As bad as a reformed smoker, but without the well earned battle scars, I have been, upon occasion, known to lightly ridicule those who profess the necessity of computers to enjoy modern life. I have been known as well to spout statistics; statistics that show the average homemaker today spends more time homemaking than her ancestor 100 or 200 years ago. I have questioned the logic of laziness that causes us to pull out a calculator rather than figure 10% of any given number.
I have been proven wrong.
Last Saturday I really noticed the effects of the Foster Plan more than any time since it began. I must confess that even though I have written about hackers and computer crime, it is axiomatically true that you don't notice it till it's gone. Allow me to make my point.
Have you recently tried to send a fax? The digital phone lines have been scrupulously pruned, and therefore busy most of the time.
The check out lines at the supermarket have cob webs growing over the bar code price scanner. The system that I used when I was a kid, as a delivery boy for Murray and Mary Meyers Meat Market, seems to be back in vogue; enter the cost of the item in the cash register and check for mistakes when the receipt is produced.
I haven't found one store in my neighborhood that still takes credit cards.
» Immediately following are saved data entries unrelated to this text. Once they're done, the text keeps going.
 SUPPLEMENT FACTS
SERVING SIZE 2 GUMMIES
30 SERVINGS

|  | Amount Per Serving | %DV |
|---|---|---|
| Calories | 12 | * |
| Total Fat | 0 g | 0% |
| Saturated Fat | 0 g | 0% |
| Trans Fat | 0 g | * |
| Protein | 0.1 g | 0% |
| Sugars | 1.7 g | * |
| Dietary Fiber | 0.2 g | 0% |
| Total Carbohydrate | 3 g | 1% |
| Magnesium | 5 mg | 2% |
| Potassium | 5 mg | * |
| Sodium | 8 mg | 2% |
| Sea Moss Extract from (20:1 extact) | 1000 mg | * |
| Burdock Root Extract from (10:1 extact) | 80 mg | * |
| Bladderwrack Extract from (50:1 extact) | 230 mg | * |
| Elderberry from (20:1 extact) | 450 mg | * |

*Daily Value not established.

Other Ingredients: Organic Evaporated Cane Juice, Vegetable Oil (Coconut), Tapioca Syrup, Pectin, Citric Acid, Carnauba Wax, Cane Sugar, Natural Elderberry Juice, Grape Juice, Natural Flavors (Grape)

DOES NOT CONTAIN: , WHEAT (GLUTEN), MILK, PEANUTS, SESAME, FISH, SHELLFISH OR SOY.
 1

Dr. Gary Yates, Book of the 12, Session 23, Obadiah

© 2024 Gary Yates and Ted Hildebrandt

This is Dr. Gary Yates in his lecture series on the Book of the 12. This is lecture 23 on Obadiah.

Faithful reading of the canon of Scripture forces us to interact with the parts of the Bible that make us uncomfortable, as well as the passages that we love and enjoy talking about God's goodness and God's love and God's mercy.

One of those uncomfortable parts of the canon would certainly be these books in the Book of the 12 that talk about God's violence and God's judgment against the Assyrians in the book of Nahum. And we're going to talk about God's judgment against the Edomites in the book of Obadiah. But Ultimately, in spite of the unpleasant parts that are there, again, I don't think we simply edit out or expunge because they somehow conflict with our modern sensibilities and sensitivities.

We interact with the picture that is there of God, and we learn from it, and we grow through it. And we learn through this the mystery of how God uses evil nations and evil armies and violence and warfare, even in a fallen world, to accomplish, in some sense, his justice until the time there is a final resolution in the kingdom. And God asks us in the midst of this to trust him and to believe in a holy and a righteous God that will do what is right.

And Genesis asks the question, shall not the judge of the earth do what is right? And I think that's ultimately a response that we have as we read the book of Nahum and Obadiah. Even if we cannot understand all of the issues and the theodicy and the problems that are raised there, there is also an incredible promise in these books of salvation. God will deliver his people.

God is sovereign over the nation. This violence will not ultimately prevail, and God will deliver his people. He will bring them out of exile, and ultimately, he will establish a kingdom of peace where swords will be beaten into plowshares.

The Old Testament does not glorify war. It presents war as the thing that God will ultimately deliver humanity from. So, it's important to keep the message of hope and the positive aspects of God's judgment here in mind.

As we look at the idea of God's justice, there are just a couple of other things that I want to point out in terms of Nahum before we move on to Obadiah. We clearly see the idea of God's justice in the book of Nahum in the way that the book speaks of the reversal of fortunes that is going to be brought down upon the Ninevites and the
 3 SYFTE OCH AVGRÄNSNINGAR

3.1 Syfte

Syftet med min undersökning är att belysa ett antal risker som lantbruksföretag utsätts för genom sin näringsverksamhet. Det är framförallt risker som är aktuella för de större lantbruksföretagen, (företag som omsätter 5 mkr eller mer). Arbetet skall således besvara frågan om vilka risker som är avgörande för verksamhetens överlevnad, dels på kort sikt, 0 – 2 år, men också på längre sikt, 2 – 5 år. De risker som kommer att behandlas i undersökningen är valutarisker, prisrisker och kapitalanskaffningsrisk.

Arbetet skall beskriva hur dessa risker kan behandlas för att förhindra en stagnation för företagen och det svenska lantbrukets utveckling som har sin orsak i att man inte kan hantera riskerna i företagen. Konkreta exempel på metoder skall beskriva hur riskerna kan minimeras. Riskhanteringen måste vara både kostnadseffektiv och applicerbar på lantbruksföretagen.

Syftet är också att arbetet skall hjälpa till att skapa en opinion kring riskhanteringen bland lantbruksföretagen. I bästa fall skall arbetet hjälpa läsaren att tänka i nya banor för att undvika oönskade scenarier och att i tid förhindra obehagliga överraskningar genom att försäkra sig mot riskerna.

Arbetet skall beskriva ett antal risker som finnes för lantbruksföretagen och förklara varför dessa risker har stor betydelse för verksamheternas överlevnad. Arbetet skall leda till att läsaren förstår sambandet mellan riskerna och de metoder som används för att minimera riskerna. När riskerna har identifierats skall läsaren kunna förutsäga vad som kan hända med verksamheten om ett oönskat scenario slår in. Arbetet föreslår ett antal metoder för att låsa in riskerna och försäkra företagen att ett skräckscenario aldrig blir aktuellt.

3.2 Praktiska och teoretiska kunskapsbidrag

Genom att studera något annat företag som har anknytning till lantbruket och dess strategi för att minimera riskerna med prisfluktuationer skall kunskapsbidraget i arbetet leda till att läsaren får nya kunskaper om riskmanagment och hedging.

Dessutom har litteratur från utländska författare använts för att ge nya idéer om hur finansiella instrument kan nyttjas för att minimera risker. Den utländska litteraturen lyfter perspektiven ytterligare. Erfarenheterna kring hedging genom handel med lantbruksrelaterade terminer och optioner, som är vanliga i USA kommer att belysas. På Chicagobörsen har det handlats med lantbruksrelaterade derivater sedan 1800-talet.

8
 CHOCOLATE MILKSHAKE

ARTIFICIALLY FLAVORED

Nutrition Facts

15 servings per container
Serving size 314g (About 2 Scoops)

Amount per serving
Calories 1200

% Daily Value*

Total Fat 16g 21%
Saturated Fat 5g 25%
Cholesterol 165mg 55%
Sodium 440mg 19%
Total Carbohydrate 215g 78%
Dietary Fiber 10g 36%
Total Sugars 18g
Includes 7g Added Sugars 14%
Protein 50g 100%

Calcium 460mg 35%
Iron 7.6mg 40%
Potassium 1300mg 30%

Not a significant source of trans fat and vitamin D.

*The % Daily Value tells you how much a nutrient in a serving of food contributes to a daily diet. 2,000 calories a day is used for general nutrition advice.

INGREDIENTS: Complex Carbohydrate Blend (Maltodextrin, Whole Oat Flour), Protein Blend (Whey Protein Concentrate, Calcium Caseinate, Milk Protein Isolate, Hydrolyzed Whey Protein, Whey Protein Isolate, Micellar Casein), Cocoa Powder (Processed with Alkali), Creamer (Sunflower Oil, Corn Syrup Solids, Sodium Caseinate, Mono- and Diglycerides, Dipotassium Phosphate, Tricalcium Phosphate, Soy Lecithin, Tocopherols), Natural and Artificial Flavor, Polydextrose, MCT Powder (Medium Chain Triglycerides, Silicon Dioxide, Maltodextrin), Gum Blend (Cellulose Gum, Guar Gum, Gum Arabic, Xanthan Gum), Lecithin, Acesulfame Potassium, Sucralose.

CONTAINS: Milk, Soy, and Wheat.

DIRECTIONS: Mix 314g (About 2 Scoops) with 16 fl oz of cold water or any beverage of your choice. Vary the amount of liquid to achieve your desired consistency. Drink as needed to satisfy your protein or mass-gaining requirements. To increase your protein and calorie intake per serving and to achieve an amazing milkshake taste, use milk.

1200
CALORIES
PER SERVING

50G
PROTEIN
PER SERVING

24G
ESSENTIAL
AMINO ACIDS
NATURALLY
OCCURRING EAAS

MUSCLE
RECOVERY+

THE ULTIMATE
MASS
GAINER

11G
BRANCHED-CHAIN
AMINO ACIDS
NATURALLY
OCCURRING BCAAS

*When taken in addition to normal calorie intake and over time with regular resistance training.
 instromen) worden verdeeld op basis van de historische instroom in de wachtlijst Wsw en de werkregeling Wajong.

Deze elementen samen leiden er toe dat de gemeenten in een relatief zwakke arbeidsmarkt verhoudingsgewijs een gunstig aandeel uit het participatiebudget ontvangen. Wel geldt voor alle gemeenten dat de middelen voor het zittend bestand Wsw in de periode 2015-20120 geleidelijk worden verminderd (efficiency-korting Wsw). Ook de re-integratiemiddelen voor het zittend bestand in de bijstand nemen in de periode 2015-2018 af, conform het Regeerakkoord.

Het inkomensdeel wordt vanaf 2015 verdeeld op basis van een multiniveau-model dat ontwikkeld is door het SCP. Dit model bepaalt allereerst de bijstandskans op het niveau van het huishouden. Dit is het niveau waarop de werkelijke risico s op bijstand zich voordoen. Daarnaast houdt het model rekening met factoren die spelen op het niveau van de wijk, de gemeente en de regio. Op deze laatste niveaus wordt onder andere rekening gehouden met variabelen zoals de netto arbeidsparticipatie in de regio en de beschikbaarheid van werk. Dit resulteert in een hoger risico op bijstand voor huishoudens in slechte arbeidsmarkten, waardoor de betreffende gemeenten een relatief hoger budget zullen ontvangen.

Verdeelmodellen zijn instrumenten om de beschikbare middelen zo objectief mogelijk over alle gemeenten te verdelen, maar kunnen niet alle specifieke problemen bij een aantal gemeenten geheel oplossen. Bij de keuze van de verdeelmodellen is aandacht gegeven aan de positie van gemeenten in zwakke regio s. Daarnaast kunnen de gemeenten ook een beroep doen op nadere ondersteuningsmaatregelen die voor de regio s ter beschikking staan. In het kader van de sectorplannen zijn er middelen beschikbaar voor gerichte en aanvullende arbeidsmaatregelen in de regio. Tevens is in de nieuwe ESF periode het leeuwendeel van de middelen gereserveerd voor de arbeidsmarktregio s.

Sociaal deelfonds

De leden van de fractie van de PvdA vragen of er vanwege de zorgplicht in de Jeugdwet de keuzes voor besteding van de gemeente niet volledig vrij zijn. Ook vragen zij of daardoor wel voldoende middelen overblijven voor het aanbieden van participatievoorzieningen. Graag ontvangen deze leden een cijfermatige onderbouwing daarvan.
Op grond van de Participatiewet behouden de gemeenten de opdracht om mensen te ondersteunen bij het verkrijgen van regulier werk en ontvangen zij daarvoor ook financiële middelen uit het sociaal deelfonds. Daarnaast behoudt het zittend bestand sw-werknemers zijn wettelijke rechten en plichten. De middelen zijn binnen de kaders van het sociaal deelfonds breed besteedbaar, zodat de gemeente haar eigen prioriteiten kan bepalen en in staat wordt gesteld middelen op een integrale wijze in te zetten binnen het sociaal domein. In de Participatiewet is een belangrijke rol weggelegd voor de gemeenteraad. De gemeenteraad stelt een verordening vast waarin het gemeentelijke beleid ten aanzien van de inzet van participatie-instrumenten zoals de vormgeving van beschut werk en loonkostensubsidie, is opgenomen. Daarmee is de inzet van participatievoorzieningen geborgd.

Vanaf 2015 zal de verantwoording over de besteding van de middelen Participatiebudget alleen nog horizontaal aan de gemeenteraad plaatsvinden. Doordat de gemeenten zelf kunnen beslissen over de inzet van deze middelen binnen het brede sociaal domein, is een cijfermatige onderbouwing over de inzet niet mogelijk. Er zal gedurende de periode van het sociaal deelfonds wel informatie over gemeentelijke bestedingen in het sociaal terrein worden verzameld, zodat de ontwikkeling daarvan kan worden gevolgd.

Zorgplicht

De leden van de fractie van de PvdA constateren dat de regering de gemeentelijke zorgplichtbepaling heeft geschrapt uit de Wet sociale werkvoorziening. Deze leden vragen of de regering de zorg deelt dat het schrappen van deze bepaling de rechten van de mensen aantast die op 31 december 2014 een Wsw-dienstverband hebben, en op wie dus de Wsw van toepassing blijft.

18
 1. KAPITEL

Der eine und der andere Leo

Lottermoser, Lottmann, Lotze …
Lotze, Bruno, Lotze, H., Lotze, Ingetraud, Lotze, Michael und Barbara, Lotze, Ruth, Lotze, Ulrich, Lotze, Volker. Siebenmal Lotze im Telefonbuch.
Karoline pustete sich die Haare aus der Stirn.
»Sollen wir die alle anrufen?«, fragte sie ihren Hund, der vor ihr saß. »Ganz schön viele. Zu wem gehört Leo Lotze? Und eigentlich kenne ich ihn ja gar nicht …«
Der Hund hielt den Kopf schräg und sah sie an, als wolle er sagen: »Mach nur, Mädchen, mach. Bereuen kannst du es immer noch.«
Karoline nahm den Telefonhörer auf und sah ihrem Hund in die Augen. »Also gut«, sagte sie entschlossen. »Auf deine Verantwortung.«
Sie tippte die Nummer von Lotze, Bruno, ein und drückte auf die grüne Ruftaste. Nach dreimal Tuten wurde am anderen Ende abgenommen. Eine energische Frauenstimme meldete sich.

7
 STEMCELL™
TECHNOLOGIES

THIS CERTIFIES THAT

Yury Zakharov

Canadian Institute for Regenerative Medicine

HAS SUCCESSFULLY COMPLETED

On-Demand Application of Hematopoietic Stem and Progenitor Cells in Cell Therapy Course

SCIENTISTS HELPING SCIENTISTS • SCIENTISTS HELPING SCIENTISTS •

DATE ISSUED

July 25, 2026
Have you noticed the near disdain you receive when you try to pay with a credit card? Its real and perceived value has been flushed right down the toilet.
Not that they don't trust my well known face and name, but my credit cards are as suspect as are everybody's. Even check cashing is scarce. Seems like the best currency is that old time stand-by, cash. If you can make it to the bank. The ATM at my corner has been rented out to a flower peddler.
All of this is happening in reasonably affluent Westchester
County. And in impoverished East Los Angeles and in Detroit and
Miami and Boston and Atlanta and Dallas as well as a thousand
Oshkosh's. America is painfully learning what life is like
without automation.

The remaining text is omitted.